Task description: From the entries below, please gather each line containing the string "trap".
┌─ Records supplied
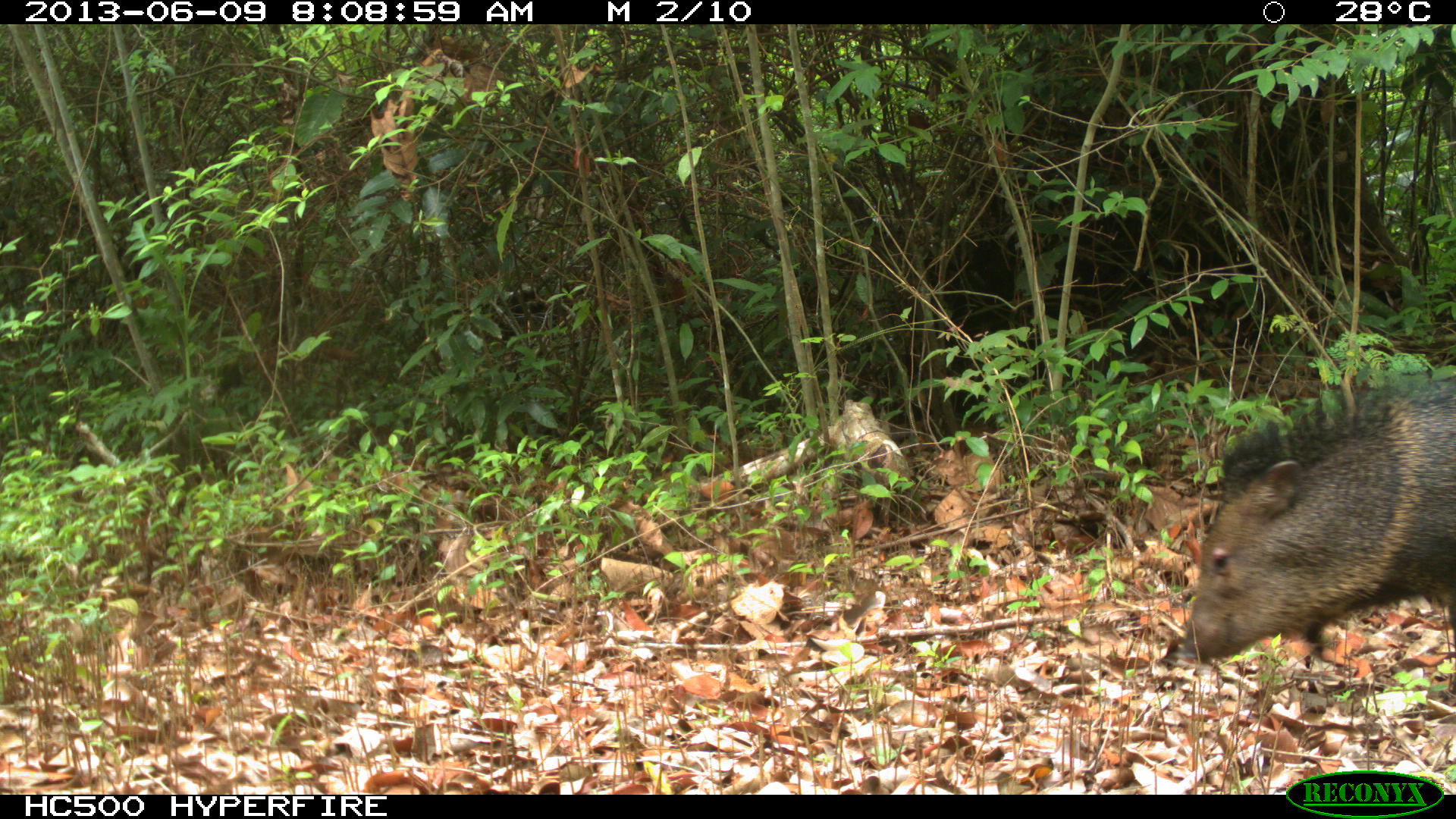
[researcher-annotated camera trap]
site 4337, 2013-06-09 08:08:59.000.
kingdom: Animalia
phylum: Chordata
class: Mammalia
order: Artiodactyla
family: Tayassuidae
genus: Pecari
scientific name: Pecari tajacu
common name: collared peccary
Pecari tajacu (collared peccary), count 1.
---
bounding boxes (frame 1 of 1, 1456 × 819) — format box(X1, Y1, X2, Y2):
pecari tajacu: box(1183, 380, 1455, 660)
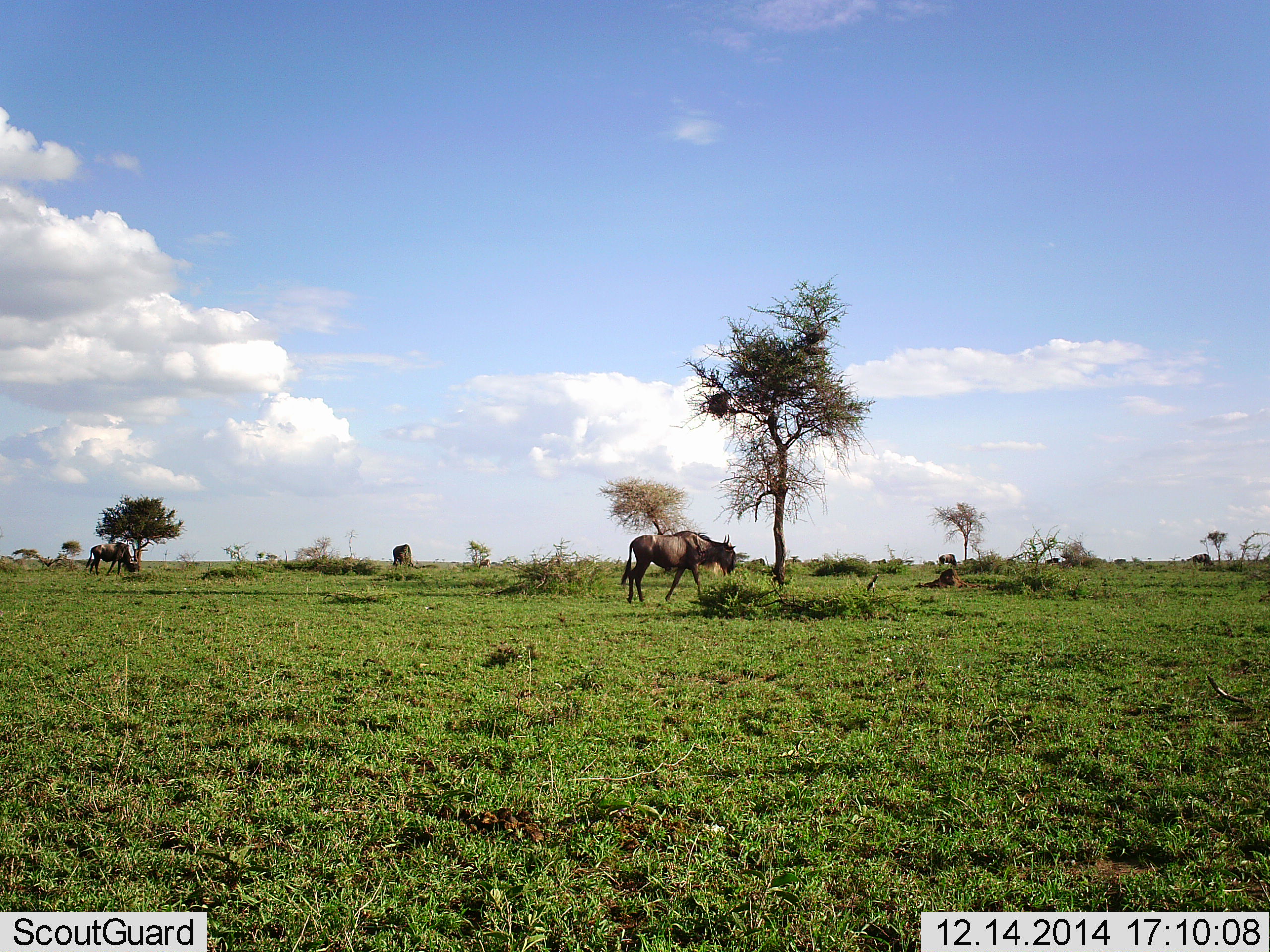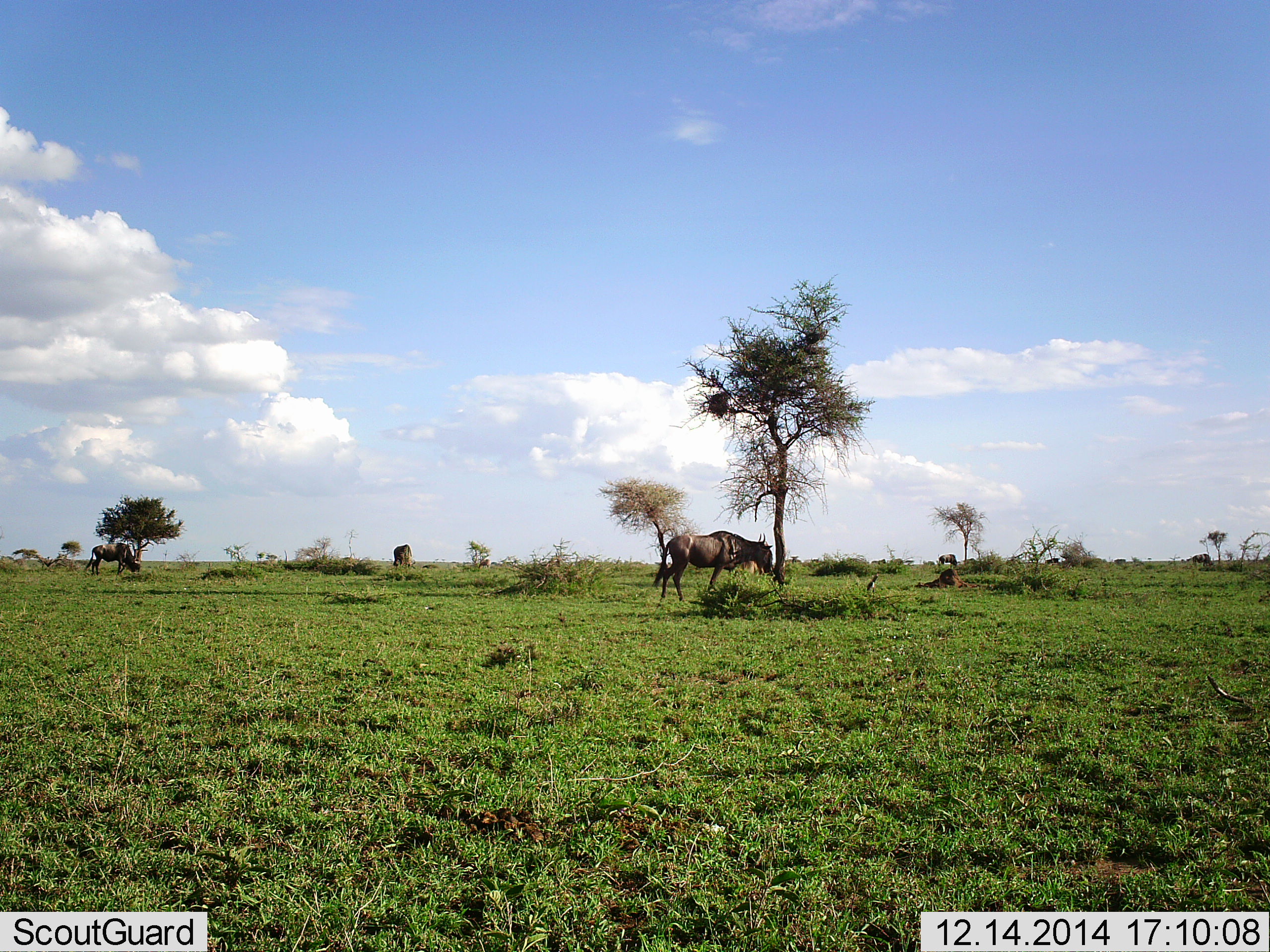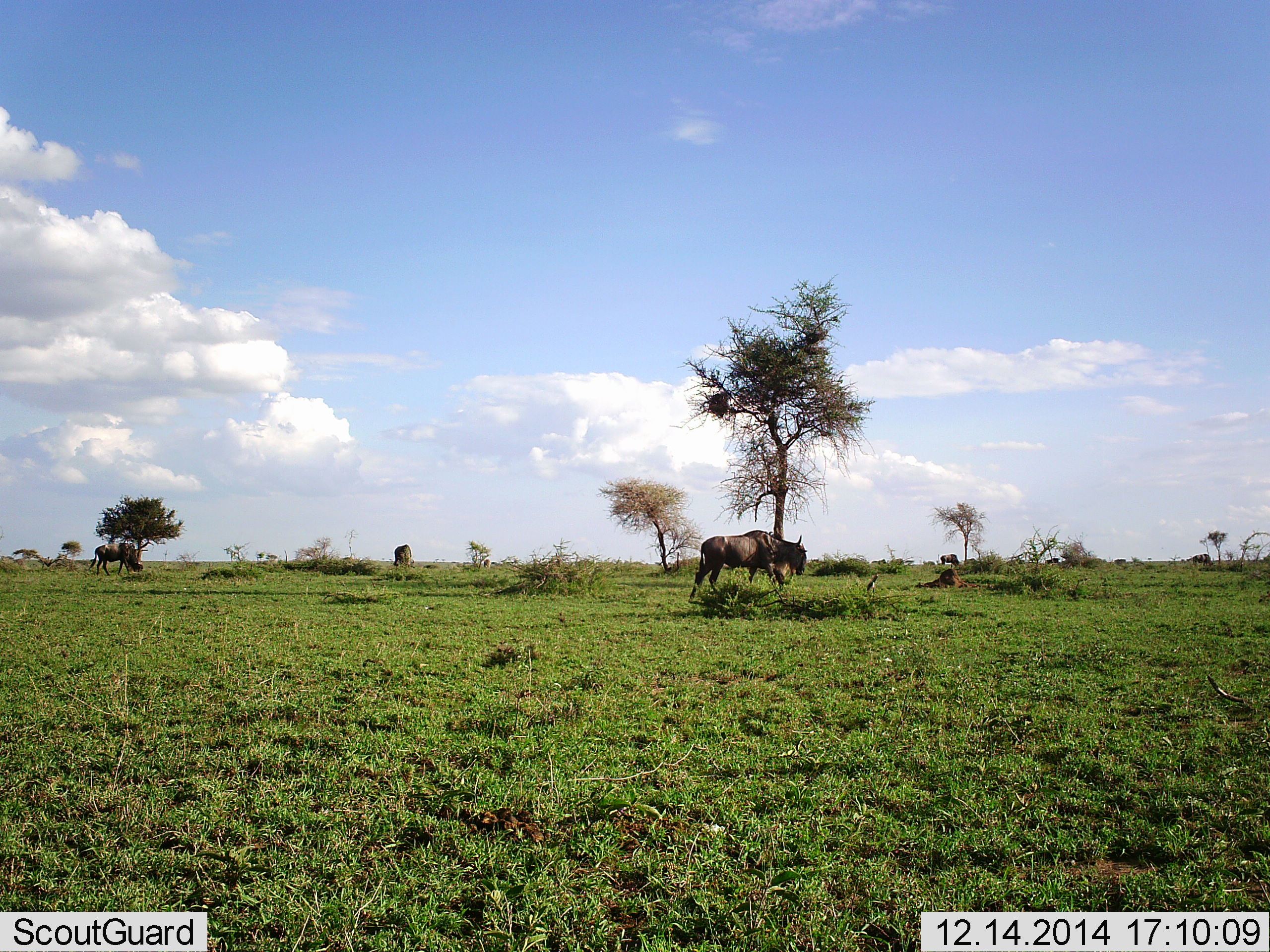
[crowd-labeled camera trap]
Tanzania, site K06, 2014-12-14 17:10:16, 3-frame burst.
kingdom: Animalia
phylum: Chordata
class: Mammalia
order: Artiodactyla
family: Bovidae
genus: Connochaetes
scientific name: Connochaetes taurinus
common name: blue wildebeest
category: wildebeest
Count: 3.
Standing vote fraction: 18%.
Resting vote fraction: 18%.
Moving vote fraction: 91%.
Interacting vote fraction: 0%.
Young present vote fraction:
└─
Response to this task:
[researcher-annotated camera trap]
[crowd-labeled camera trap]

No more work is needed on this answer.